# TEXT EXCERPT

Personal information
- Born: 9 March 1993 (age 33) Hakodate, Japan

Professional wrestling career
- Ring name: So Daimonji So Shibata Takashi Daimonji;
- Billed height: 185 cm (6 ft 1 in)
- Billed weight: 110 kg (243 lb)
- Trained by: Ryouji Sai Pablo Márquez
- Debut: 2016

= So Daimonji =

Japanese professional wrestler

Takashi Shibata (柴田 崇, Shibata Takashi), better known by his ring name So Daimonji (大文字宗, Daimonji Sō), is a Japanese professional wrestler. Daimonji has wrestled for a number of wrestling promotions in Japan, including All Japan Pro Wrestling (AJPW), Pro Wrestling Land's End, Gleat and Colega Pro Wrestling.

==Professional wrestling career==
===Japanese independent circuit (2016–present)===
Shibata has worked for various Japanese promotions as an independent wrestler. On January 10, 2020 he made an appearance at the third night of the All Japan Pro Wrestling event AJPW New Year Wars, where he teamed up with Ryoji Sai to unsuccessfully challenge Jin (Jake Lee and Koji Iwamoto) for the All Asia Tag Team Championship. At AJPW Prime Night on December 13, 2020, he teamed up with Ryoji Sai and Revlon against Menso-re Oyaji, Carbell Ito and Takao Omori in an unsuccessful attempt to win the inaugural AJPW TV Six-Man Tag Team Championship.

===Big Japan Pro Wrestling (2021–present)===
Shibata made his Big Japan Pro Wrestling debut at BJW Osaka Surprise 52 ~ Proud Ruler on July 4, 2021 where he teamed up with Daichi Hashimoto and Kazumi Kikuta to defeat Kosuke Sato, Shigehiro Irie and Yuji Okabayashi. During his tenure with the promotion, he joined the "Project Havoc" stable and took part in multiple title chases.

At BJW in Kagoshima on December 17, 2023, he teamed up with Project Havoc stablemates Leyton Buzzard and Tempesta to unsuccessfully challenge Kazumi Kikuta, Yasufumi Nakanoue and Yuya Aoki for the Yokohama Shopping Street 6-Man Tag Team Championship. Two nights later at BJW in Hiroshima on December 19, 2023, he again joined Buzzard and Tempesta, this time unsuccessfully challenging Kazuki Hashimoto and Okami (Daichi Hashimoto and Hideyoshi Kamitani) for the Tenryu Project WAR World 6-Man Tag Team Championship. At a house show on May 5, 2025, Shibata teamed up with Daisuke Sekimoto as "W-Daichan" and defeated Dale Patricks and Mad Man Pondo to win the BJW Tag Team Championship. This was the first BJW-sanctioned title ever won by Shibata.

# ENTRIES SHOWN
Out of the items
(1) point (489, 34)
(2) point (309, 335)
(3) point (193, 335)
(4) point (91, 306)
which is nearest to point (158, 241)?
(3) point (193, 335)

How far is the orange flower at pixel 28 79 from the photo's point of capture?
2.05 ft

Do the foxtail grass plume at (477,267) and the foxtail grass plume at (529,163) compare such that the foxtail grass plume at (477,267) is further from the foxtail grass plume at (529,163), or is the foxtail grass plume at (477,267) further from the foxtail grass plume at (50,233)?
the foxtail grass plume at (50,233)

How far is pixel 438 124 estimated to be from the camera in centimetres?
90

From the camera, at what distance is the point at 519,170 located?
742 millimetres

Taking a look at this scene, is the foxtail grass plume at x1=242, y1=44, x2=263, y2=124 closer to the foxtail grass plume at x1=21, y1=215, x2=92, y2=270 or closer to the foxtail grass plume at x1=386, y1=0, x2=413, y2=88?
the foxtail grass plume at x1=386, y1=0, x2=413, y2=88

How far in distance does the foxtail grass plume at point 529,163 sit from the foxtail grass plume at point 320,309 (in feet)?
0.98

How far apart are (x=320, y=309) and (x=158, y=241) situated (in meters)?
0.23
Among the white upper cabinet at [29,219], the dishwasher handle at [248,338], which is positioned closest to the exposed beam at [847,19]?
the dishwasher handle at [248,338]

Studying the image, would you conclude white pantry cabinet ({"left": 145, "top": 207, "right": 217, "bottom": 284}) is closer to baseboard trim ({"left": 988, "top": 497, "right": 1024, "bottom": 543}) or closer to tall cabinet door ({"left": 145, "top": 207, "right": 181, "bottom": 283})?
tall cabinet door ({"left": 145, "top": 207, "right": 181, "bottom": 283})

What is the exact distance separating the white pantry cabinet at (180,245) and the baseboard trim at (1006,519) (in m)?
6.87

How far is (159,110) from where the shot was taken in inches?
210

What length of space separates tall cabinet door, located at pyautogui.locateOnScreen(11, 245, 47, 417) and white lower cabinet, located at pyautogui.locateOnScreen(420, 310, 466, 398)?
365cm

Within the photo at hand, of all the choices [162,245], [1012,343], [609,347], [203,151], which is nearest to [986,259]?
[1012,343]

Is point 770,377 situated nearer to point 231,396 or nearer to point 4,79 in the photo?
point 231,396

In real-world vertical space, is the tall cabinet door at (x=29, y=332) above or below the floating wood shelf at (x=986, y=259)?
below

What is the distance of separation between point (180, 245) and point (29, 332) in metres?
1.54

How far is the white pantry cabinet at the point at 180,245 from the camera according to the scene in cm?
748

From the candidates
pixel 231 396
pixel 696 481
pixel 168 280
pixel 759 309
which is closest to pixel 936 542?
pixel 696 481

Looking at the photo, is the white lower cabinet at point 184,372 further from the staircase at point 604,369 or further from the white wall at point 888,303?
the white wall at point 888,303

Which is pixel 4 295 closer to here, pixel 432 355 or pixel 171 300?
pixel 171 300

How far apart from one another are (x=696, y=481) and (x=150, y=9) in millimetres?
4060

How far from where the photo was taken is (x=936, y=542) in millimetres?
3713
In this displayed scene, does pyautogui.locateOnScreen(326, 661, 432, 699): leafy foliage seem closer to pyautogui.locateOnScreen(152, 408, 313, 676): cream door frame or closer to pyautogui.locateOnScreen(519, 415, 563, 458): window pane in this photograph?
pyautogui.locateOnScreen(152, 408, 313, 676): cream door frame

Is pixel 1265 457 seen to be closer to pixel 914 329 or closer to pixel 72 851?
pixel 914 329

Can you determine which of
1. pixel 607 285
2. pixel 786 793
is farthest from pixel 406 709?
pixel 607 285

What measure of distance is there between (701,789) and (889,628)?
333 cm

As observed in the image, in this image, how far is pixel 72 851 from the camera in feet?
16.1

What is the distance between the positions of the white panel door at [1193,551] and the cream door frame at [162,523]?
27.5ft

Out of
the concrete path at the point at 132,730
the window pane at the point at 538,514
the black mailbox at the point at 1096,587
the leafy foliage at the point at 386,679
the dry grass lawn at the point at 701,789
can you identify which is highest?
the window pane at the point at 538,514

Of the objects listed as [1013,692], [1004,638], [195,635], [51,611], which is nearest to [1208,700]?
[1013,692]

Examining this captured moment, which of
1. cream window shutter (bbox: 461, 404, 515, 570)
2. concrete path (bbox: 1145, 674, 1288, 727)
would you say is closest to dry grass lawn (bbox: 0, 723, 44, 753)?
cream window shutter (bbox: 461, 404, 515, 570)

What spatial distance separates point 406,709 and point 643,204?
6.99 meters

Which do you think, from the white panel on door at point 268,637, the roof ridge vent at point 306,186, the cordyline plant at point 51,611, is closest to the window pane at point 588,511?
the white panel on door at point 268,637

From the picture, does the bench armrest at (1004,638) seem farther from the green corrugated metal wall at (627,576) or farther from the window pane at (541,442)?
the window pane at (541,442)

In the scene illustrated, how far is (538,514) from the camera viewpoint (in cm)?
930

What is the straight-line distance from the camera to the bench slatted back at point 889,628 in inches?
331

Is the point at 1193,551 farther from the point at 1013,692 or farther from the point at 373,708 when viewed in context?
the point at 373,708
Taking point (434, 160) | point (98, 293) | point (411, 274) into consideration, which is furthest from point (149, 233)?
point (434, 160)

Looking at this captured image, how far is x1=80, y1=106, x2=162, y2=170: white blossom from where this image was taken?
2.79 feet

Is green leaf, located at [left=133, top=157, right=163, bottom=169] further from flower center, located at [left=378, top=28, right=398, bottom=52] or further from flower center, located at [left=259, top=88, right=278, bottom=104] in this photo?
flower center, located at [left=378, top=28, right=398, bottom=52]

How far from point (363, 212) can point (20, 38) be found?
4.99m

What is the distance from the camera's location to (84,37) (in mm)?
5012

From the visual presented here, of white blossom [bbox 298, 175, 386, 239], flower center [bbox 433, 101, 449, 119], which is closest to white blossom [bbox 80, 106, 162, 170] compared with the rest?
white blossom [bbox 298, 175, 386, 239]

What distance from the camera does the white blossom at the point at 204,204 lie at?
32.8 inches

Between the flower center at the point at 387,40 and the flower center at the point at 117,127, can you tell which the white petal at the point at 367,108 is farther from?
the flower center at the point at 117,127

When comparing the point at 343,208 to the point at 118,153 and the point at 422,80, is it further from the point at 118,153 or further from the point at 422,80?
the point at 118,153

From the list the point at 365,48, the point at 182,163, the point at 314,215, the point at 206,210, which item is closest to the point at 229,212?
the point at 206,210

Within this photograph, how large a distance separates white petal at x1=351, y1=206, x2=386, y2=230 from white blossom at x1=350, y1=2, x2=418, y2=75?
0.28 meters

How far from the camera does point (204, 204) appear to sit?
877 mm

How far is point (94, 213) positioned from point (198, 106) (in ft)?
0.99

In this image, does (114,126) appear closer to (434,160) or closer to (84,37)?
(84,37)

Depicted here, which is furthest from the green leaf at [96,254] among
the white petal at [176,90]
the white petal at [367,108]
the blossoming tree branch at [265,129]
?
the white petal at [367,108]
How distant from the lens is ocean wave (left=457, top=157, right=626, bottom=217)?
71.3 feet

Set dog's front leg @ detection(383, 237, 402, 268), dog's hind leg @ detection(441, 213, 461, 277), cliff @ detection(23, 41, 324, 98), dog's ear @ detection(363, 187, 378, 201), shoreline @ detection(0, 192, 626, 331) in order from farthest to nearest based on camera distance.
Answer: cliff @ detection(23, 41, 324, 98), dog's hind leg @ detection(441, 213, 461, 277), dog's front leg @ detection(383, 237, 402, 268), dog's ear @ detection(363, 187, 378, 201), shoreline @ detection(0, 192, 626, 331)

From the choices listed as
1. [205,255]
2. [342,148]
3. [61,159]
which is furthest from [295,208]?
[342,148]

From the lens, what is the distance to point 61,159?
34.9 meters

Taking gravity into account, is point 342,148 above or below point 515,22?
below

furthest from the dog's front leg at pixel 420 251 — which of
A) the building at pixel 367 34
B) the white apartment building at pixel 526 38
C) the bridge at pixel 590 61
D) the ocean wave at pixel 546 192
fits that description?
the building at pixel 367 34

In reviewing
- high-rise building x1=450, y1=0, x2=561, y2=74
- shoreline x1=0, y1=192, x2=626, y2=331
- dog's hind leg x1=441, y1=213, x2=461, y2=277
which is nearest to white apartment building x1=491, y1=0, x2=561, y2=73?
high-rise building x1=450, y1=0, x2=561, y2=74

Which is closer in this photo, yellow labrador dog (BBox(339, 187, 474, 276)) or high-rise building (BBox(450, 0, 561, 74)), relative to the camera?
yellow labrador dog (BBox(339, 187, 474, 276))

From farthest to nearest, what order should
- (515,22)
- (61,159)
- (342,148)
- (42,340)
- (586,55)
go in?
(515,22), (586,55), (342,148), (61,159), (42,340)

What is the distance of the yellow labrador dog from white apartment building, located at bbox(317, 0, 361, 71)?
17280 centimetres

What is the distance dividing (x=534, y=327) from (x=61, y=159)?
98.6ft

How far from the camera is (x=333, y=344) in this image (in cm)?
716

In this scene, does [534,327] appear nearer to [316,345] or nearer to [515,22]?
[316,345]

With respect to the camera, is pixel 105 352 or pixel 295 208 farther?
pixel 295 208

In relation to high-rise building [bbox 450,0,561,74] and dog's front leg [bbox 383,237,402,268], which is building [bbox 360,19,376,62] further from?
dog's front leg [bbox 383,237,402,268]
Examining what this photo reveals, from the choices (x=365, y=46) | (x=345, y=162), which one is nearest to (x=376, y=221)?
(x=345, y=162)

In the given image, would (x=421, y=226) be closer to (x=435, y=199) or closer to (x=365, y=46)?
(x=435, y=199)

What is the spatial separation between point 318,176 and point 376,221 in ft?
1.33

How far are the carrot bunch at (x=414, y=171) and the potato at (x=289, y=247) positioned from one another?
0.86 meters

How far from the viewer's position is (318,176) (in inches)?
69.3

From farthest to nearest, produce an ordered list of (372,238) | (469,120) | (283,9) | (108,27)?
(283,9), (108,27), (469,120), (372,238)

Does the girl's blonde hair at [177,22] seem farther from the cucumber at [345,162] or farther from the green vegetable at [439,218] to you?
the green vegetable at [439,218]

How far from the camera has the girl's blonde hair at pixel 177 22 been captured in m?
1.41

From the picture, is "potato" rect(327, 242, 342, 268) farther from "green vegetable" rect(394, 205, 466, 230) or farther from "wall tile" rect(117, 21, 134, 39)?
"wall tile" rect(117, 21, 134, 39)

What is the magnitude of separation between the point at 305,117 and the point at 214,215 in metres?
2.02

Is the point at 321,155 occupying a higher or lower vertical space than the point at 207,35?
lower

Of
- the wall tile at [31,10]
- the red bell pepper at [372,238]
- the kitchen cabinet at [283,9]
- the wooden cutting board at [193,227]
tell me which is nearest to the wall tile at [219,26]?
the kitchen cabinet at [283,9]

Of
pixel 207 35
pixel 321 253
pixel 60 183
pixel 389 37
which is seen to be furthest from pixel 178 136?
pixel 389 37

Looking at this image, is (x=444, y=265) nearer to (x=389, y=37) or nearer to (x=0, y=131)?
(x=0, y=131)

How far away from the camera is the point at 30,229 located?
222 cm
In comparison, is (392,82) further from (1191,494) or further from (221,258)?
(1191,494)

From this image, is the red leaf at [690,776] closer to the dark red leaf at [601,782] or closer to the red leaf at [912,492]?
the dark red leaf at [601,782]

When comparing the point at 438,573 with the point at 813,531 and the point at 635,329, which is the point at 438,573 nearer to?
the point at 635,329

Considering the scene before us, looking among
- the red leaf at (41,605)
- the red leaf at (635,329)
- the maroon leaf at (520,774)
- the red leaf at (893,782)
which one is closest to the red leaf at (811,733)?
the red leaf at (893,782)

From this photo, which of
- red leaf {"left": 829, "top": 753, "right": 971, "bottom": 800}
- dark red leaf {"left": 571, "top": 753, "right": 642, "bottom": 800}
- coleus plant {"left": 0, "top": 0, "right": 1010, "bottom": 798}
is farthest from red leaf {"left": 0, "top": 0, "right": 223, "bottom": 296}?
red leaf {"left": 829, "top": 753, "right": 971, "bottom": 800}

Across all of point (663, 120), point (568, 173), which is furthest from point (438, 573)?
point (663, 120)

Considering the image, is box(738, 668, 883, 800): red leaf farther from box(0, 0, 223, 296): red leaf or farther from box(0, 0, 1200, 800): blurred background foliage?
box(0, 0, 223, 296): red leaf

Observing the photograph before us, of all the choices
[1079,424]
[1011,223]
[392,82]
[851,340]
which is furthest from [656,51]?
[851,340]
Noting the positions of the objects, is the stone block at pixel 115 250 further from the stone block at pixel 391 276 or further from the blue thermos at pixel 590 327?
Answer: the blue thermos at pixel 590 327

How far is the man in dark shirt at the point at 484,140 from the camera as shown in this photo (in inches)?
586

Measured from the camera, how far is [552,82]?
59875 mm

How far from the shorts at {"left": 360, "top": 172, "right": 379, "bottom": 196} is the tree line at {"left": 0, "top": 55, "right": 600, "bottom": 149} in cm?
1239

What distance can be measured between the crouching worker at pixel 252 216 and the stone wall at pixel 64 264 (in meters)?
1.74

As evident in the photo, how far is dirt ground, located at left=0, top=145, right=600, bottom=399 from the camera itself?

# EXERCISE TASKS
A – Copy out the records word for word, everything from the line containing "Observing the photograph" down to the end of the records.
B – Extend the So Daimonji article, picking up from the point where it stops.
The records are unrelated to the So Daimonji article.

# RESULTS
A –
Observing the photograph before us, of all the choices
[1079,424]
[1011,223]
[392,82]
[851,340]
which is furthest from [656,51]?
[851,340]
Noting the positions of the objects, is the stone block at pixel 115 250 further from the stone block at pixel 391 276 or further from the blue thermos at pixel 590 327?
Answer: the blue thermos at pixel 590 327

How far is the man in dark shirt at the point at 484,140 from the camera as shown in this photo (in inches)?
586

Measured from the camera, how far is [552,82]?
59875 mm

How far from the shorts at {"left": 360, "top": 172, "right": 379, "bottom": 196} is the tree line at {"left": 0, "top": 55, "right": 600, "bottom": 149} in cm?
1239

What distance can be measured between the crouching worker at pixel 252 216 and the stone wall at pixel 64 264 (in meters)?
1.74

As evident in the photo, how far is dirt ground, located at left=0, top=145, right=600, bottom=399 from the camera itself?

B –
Shibata has competed in several of the promotion's signature events. He made his first appearance at the 2025 Ikkitousen Strong Climb, where he placed himself in the A Block.

===Gleat (2024–present)===
Shibata made his debut in GLEAT at GLEAT Ver. 8 on January 21, 2024, where he teamed up with Ryuichi Kawakami to unsuccessfully challenge the Saito Brothers (Jun Saito and Rei Saito) for the G-Infinity Championship. During his tenure with Gleat, Shibata was part of the "Black Generation International" stable. He competed for the first time as a member of the stable at GLEAT Premium House Show In Korakuen Hall on August 21, 2024, where he teamed up with stablemates Hartley Jackson, Keiichi Sato and Kotaro Suzuki to defeat Ender Kara, JD Lee, Junjie and Takehiro Yamamura.

==Championships and accomplishments==
- Big Japan Pro Wrestling
  - BJW World Strong Heavyweight Championship (1 time)
  - BJW Tag Team Championship (1 time) – with Daisuke Sekimoto
  - Yokohama Shopping Street 6-Man Tag Team Championship (1 time, current) – with Daichi Hashimoto and Joji Otani
- Niigata Pro Wrestling
  - Niigata Heavyweight Championship (1 time)
- Pro Wrestling Land's End
  - All Asia Heavyweight Championship (1 time)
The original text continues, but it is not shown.